Tuesday, November 15, 2022

More Commentary on Situation in French Catholic Church: "Structural 'Implosion" and Pope Francis's Mixed Record


More commentary on the eye-popping revelation in the French Catholic church that 11 former bishops, some still sitting and others retired, have been credibly accused of sexual abuse of minors, and a French cardinal has admitted abusing a 14-year-old girl in his pastoral care in the past: 

Robert Mickens, "The Church's implosion: it's gonna get worse before it gets better":

I'd submit that what is happening in France is only the latest and most pernicious stage in what I described exactly ten years ago -- during a Nov. 16, 2012 talk at the City Club of Cleveland, Ohio -- as the Catholic Church's structural "implosion".

It's another inevitable result of an ethos perpetuated by members of a clerical caste and their lay enablers who are bent on preserving -- at all costs -- the Church's anachronistic structure and many of its rituals and customs that appear more and more estranged from the radical message of the gospel.

Pope Francis’s record is mixed on the greatest scandal to envelop the church in centuries. His forthrightness on the issue is admirable, but ultimately he, and the church, will be judged on the tangible progress they have made.

The Catholic sexual abuse scandal is a systemic problem. It's the result of the system by which the Catholic church is organized and governed, which places all governing (and teaching) power in the hands of ordained males who are, with the exception of Catholic rites permitting priestly marriage, ostensibly celibate.

This is a tiny slice of the whole church. This systemic arrangement excludes women from ordination, and it excludes married men except in Anglican and Eastern Catholic rites that permit married clergy, but are far from the Catholic norm. 

This systemic arrangement excludes all lay Catholics from governing power. it is ipso facto abusive because it is a non-representative, top-down arrangement that creates a caste system within the people of God, in which all lay Catholics are viewed as and rendered passive objects of "pastoral" activity on the part of the ordained. 

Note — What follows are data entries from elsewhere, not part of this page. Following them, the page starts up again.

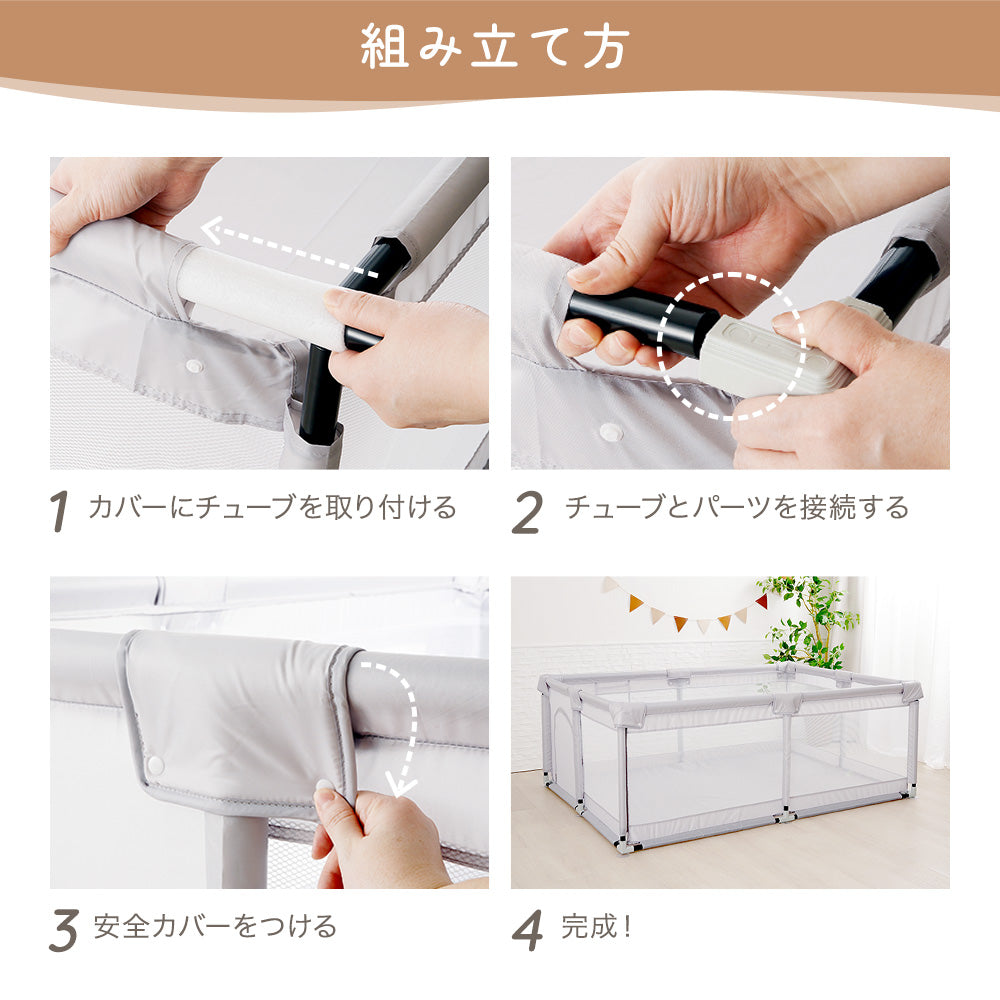 組み立て方

1 カバーにチューブを取り付ける

2 チューブとパーツを接続する

3 安全カバーをつける

4 完成!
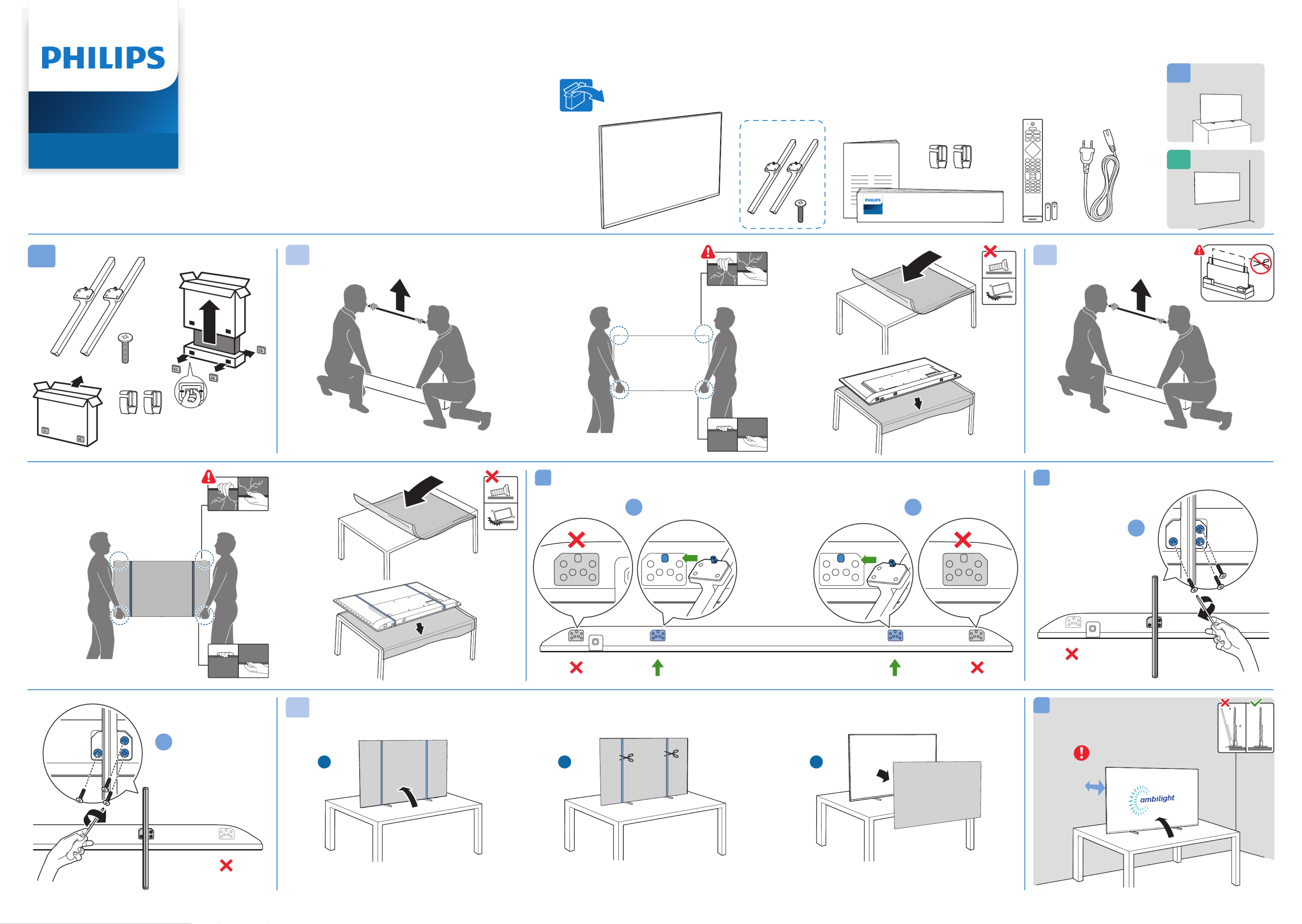 PHILIPS

PHILIPS

ambilight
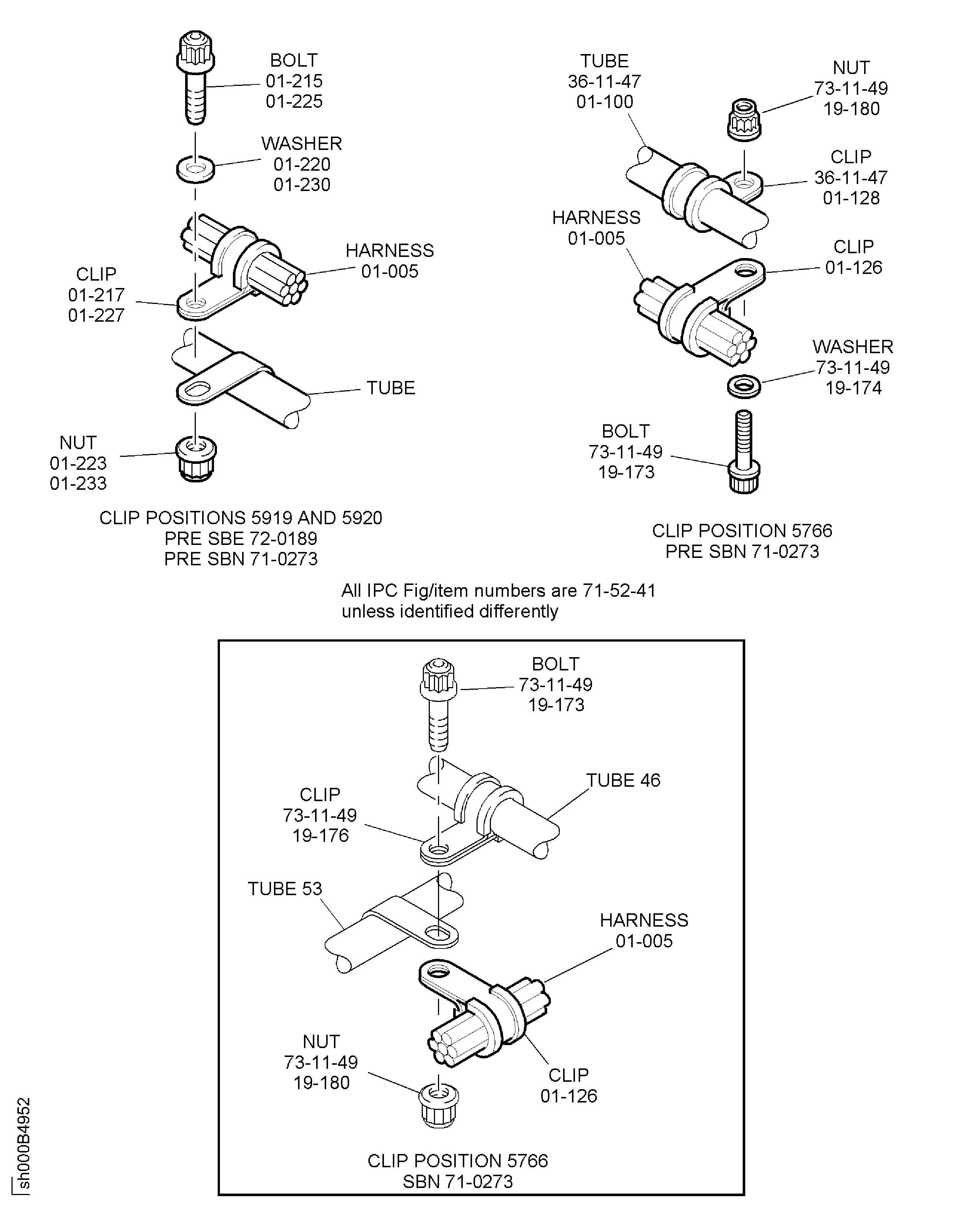 BOLT
01-215
01-225

WASHER
01-220
01-230

HARNESS
01-005

CLIP
01-217
01-227

TUBE

NUT
01-223
01-233

CLIP POSITIONS 5919 AND 5920
PRE SBE 72-0189
PRE SBN 71-0273

TUBE
36-11-47
01-100

NUT
73-11-49
19-180

CLIP
36-11-47
01-128

HARNESS
01-005

CLIP
01-126

WASHER
73-11-49
19-174

BOLT
73-11-49
19-173

CLIP POSITION 5766
PRE SBN 71-0273

All IPC Fig/item numbers are 71-52-41
unless identified differently

BOLT
73-11-49
19-173

TUBE 46

CLIP
73-11-49
19-176

TUBE 53

HARNESS
01-005

NUT
73-11-49
19-180

CLIP
01-126

CLIP POSITION 5766
SBN 71-0273

sh000B4952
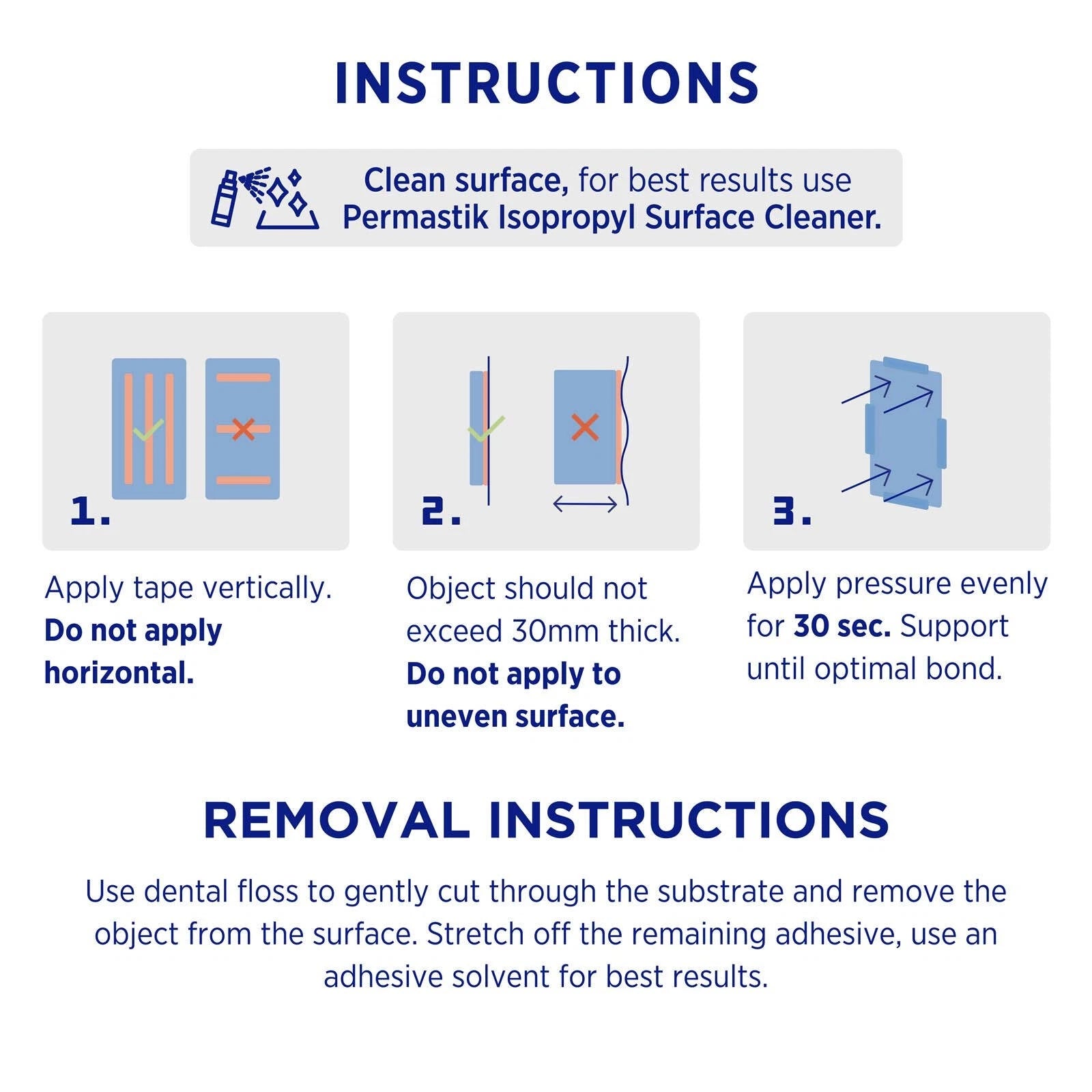 INSTRUCTIONS

Clean surface, for best results use Permastik Isopropyl Surface Cleaner.

1.

Apply tape vertically. Do not apply horizontal.

2.

Object should not exceed 30mm thick. Do not apply to uneven surface.

3.

Apply pressure evenly for 30 sec. Support until optimal bond.

REMOVAL INSTRUCTIONS

Use dental floss to gently cut through the substrate and remove the object from the surface. Stretch off the remaining adhesive, use an adhesive solvent for best results.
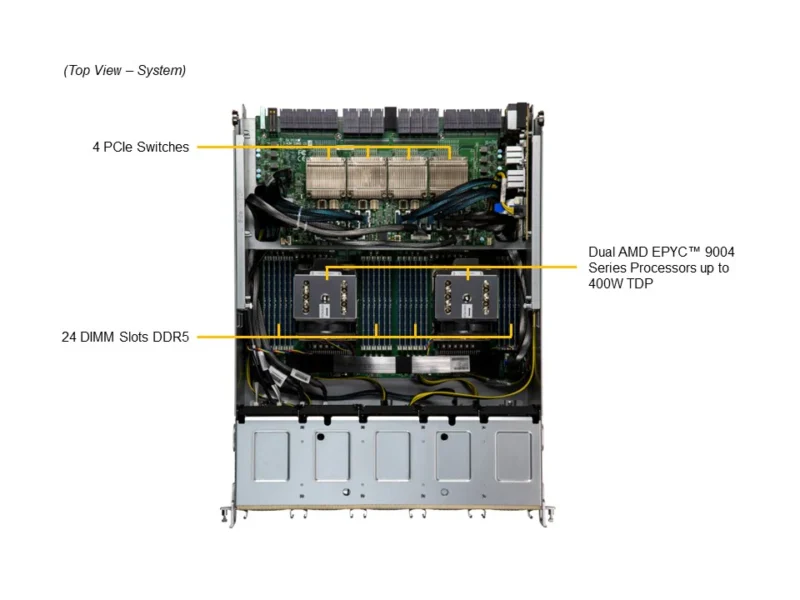 (Top View – System)

4 PCIe Switches

Dual AMD EPYC™ 9004 Series Processors up to 400W TDP

24 DIMM Slots DDR5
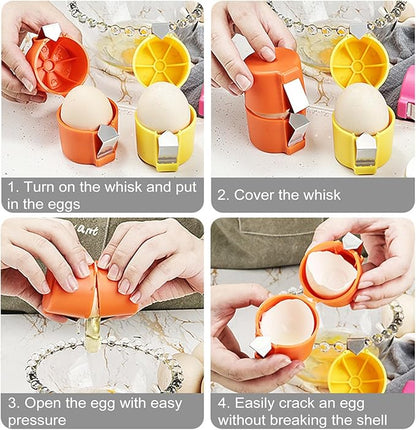 1. Turn on the whisk and put in the eggs

2. Cover the whisk

3. Open the egg with easy pressure

4. Easily crack an egg without breaking the shell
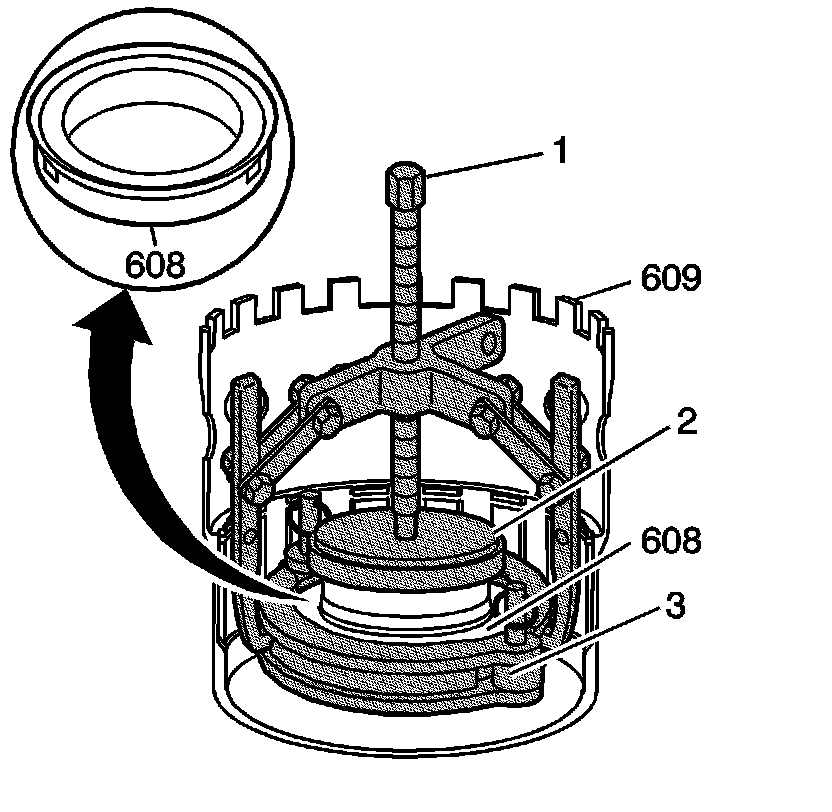 608
1
609
2
608
3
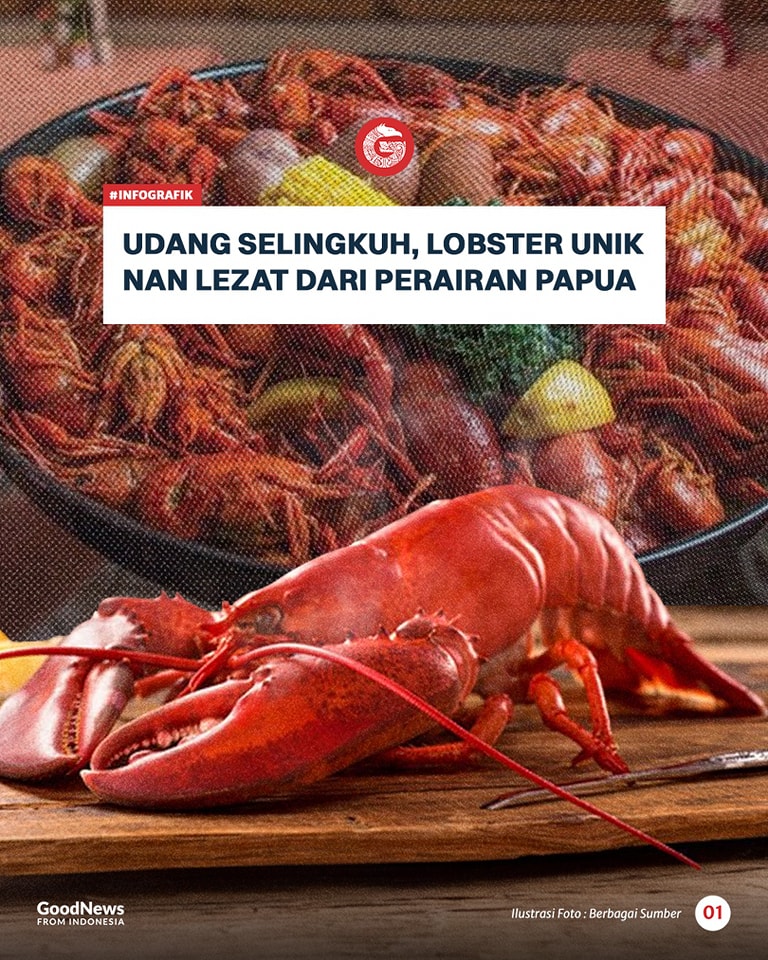 #INFOGRAFIK

UDANG SELINGKUH, LOBSTER UNIK NAN LEZAT DARI PERAIRAN PAPUA

GoodNews FROM INDONESIA

Ilustrasi Foto : Berbagai Sumber

01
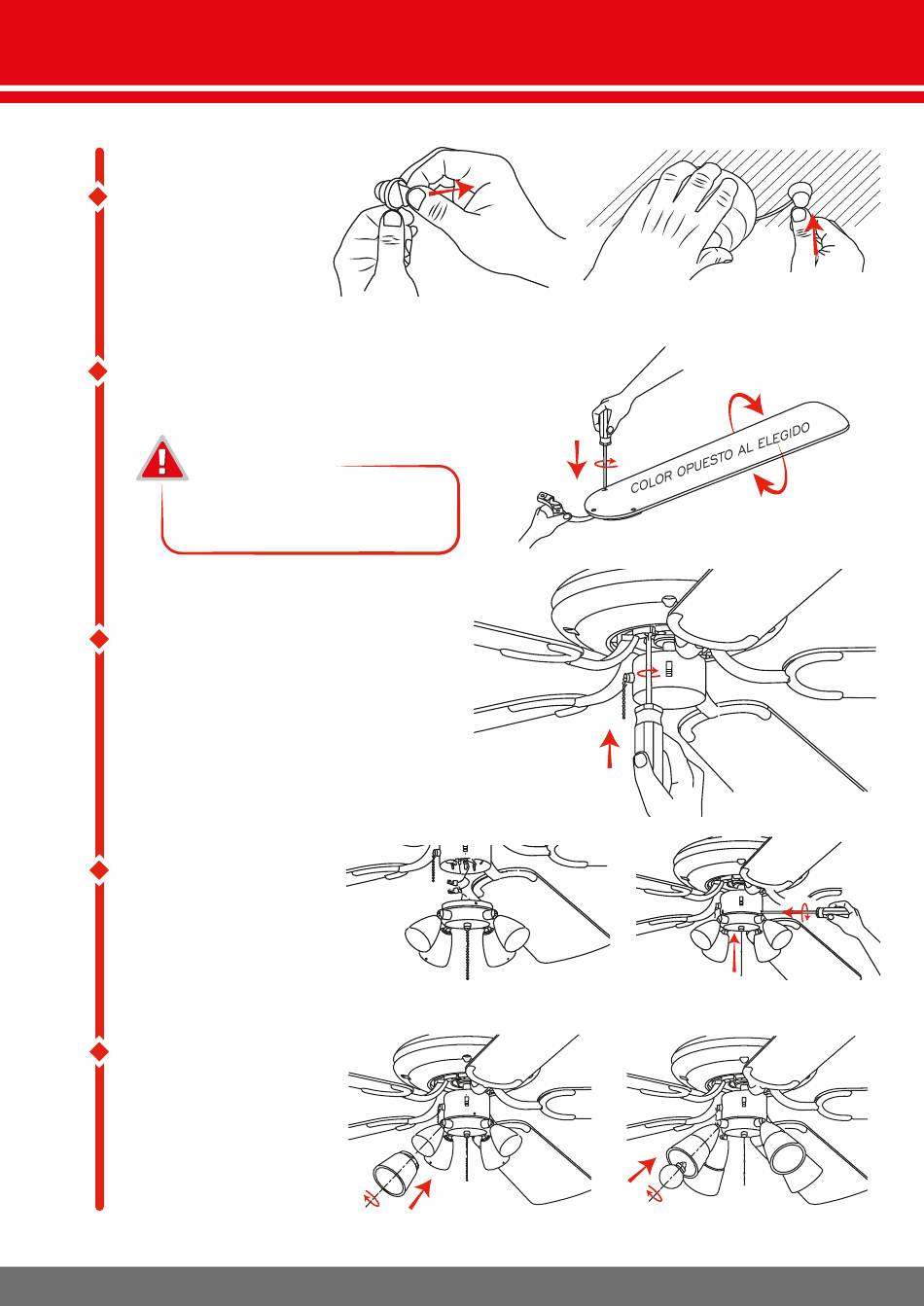 COLOR OPUESTO AL ELEGIDO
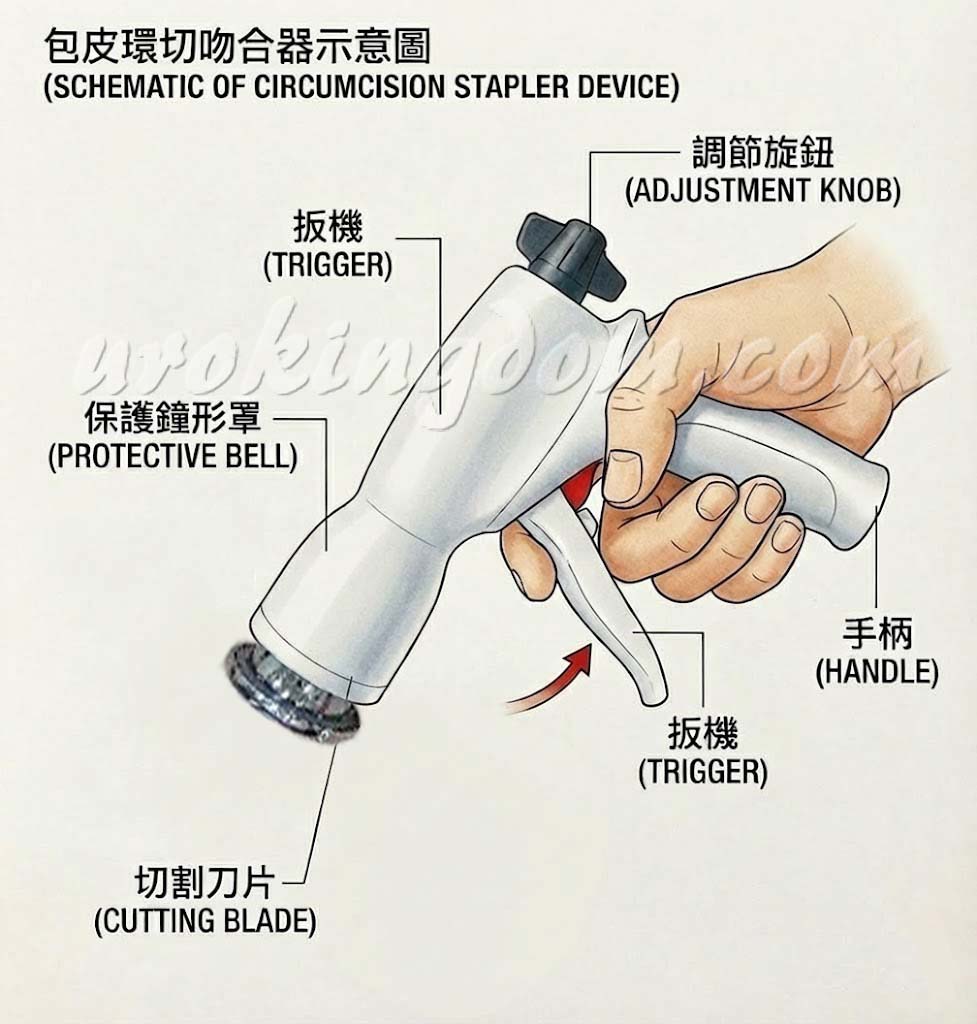 包皮環切吻合器示意圖
(SCHEMATIC OF CIRCUMCISION STAPLER DEVICE)

調節旋鈕
(ADJUSTMENT KNOB)

扳機
(TRIGGER)

urokingdom.com

保護鐘形罩
(PROTECTIVE BELL)

手柄
(HANDLE)

扳機
(TRIGGER)

切割刀片
(CUTTING BLADE)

Such a system is a recipe for abuse. Until the clericalist model clerical leaders of the Catholic church have chosen to treat as permanent and sacrosanct — when it's neither — is radically revised, dismantled, and something much more in line with the gospels built in its place, the abuse will continue. And as long as the current pope does nothing to change the system in a radical way, he will remain a big part of the abuse problem and will be viewed in that light by historians.